Technology

Preparing Qatar for the 2022 World Cup

 By Nicholas Newman

The World Cup 2018 is now over and France, inebriated with its recent victory, is still celebrating the success of the “Bleus”. There’s no time to waste though, because preparing for a World Cup is not a piece of cake…

In 2022, Qatar is set to host the 22nd FIFA World Cup, one of the biggest sporting events on the planet. With a worldwide audience of billions watching on tablets, television and listening on radio, the 32 national football teams which will compete in at least eight stadiums watched. To avoid summer-time temperatures of up to 40°C in this Middle Eastern Gulf state, FIFA has agreed to reschedule the month-long event to start on 21 November and end on 18 December, Qatar’s National Day. Even in the winter months, the temperature will be around 30°C and so play will be confined to the evenings.

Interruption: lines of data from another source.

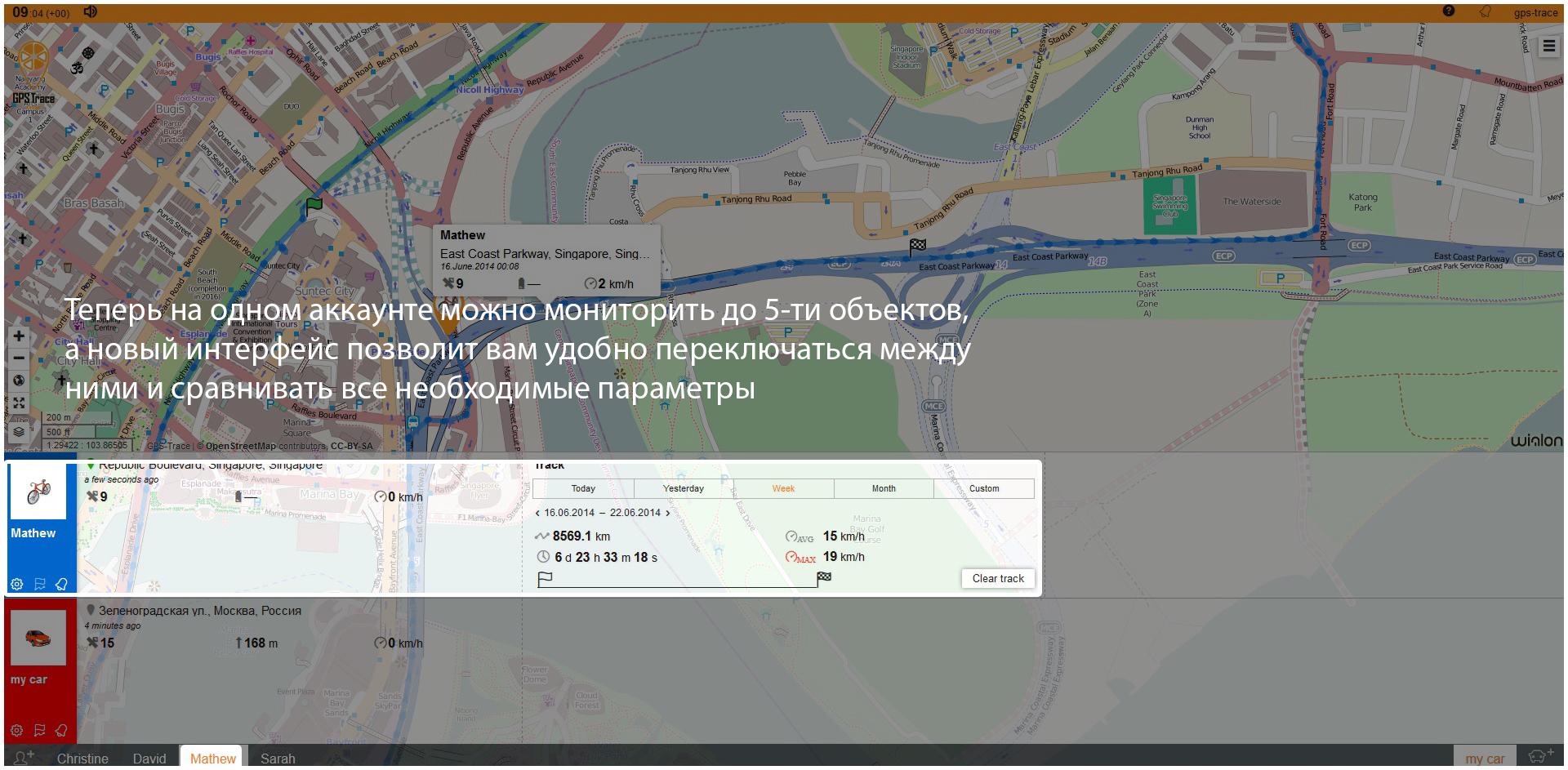 Теперь на одном аккаунте можно мониторить до 5-ти объектов, а новый интерфейс позволит вам удобно переключаться между ними и сравнивать все необходимые параметры.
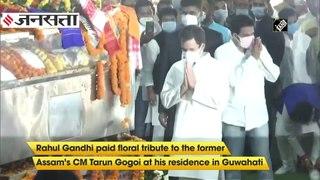 तरुण गोगोई को श्रद्धांजलि देने गुवाहाटी पहुंचे राहुल, कल अंतिम संस्कार | Rahul GandhiGuwahati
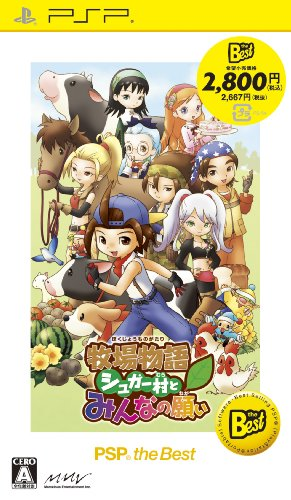 psp-the-best-wishes-everyone-and-harvest-moon-sugar-village-japan-import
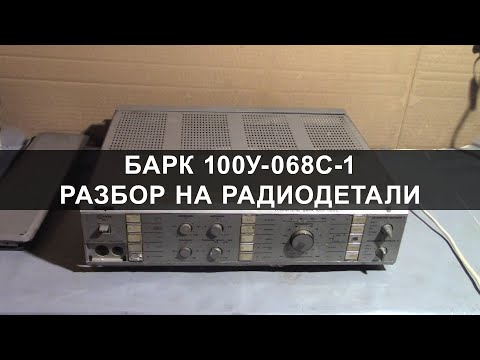 Барк 100У-068С-1 Разбор на радиодетали золото, серебро, палладий!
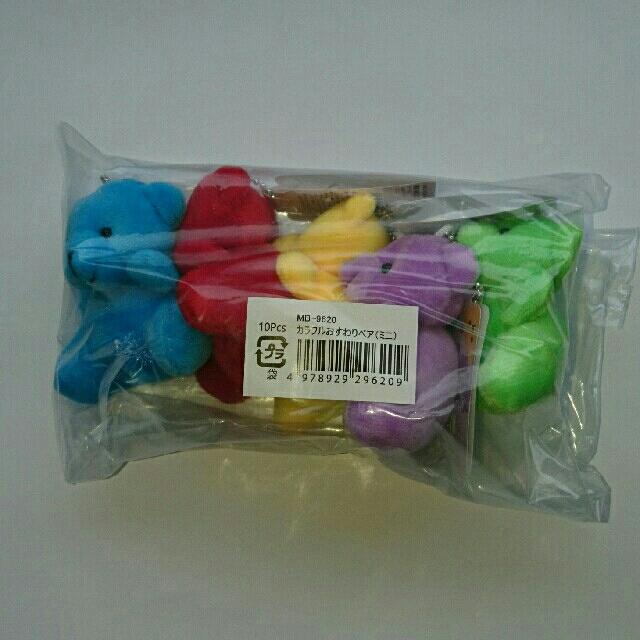 嵐(アラシ)の嵐 おすわりベア turningup エンタメ/ホビーのおもちゃ/ぬいぐるみ(ぬいぐるみ)の商品写真
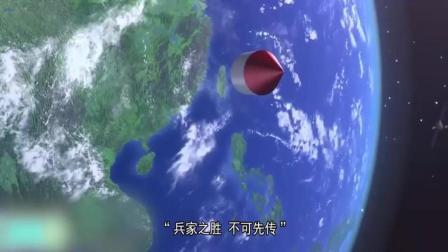 中国量子通信世界第一 法国肯求用过时军事技术交换被打脸
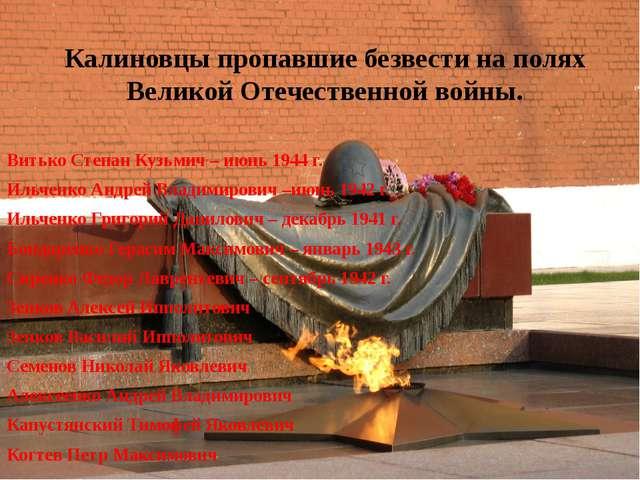 Калиновцы пропавшие безвести на полях Великой Отечественной войны. Витько Сте...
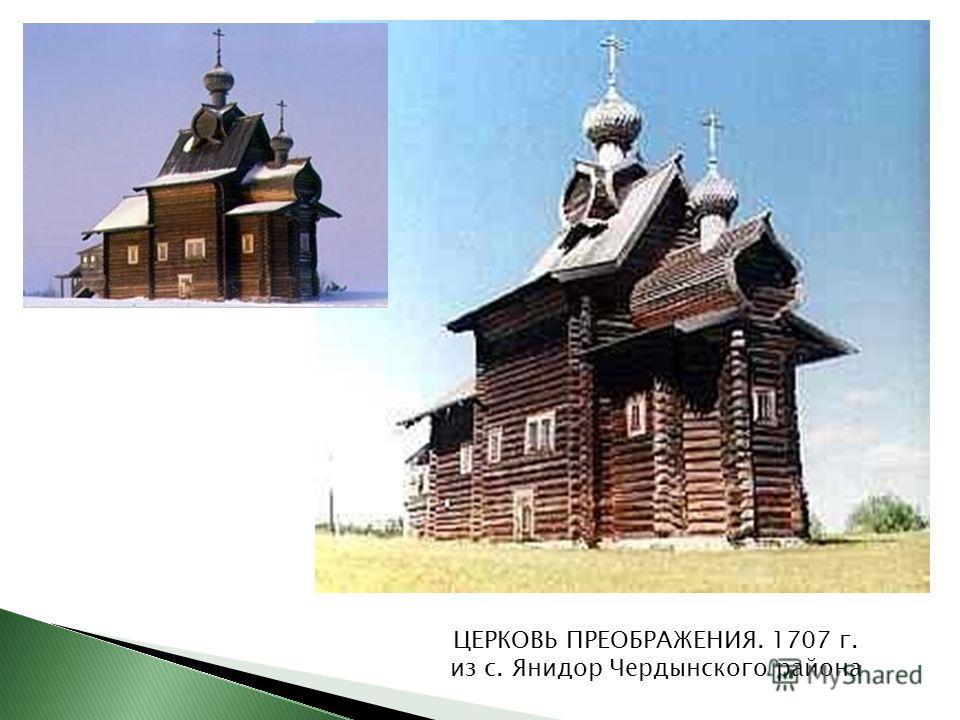 ЦЕРКОВЬ ПРЕОБРАЖЕНИЯ. 1707 г. из с. Янидор Чердынского района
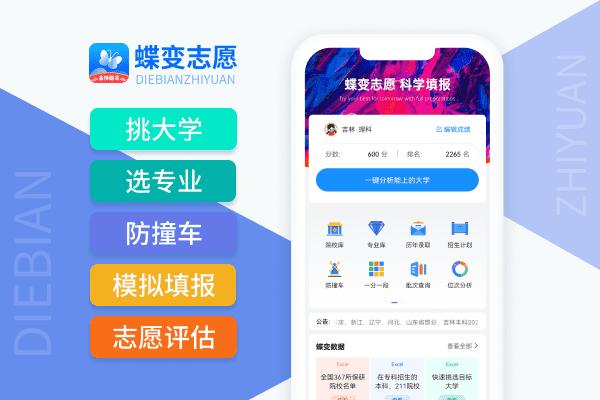 2021重庆新高考志愿填报规则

Qatar World Cup 2022 - Official Trailer

For the World Cup 2022 organizers, ensuring that everything is ready for the football fans is a huge logistical challenge, especially the need to keep everyone cool, given the high temperatures of the region. One key issue is to ensure that there is enough power to meet the massive demand in electricity to supply hotels, stadiums, media centers, communications and accompanying IT as well as the near 50 percent temporary increase in population. Therefore, this event will require a large investment in both permanent and temporary power generation, using a mix of oil, gas and renewables. Furthermore, this World Cup is likely to be the first fully-integrated Smart Grid and Internet-of -Things managed event.

Solar power developments

Five of the eight FIFA 2022 World Cup stadiums are expected to employ pioneering solar-powered cooling technology. With average daily sunshine of around 9.5 hours, horizontal irradiance of 2,140 kWh per m2 per year, low-cloud cover conditions and plentiful space, Qatar could well meet its target of meeting 20 percent of its energy needs from solar in the not-too-distant future. On an industrial scale Qatar Solar Technologies relies on a 1.1 MW ground and roof mounted solar farm to generate power for its polysilicon processor, which produces the silicon used in solar cells. Last summer, construction began on a 200-MW solar power plant and there are plans to expand its capacity to 500 MW in the future. Small scale roof top solar projects exist in Mshereib Downtown Doha, as a sustainable downtown regeneration project and an integrated energy hub are being built between Lusail City and the capital.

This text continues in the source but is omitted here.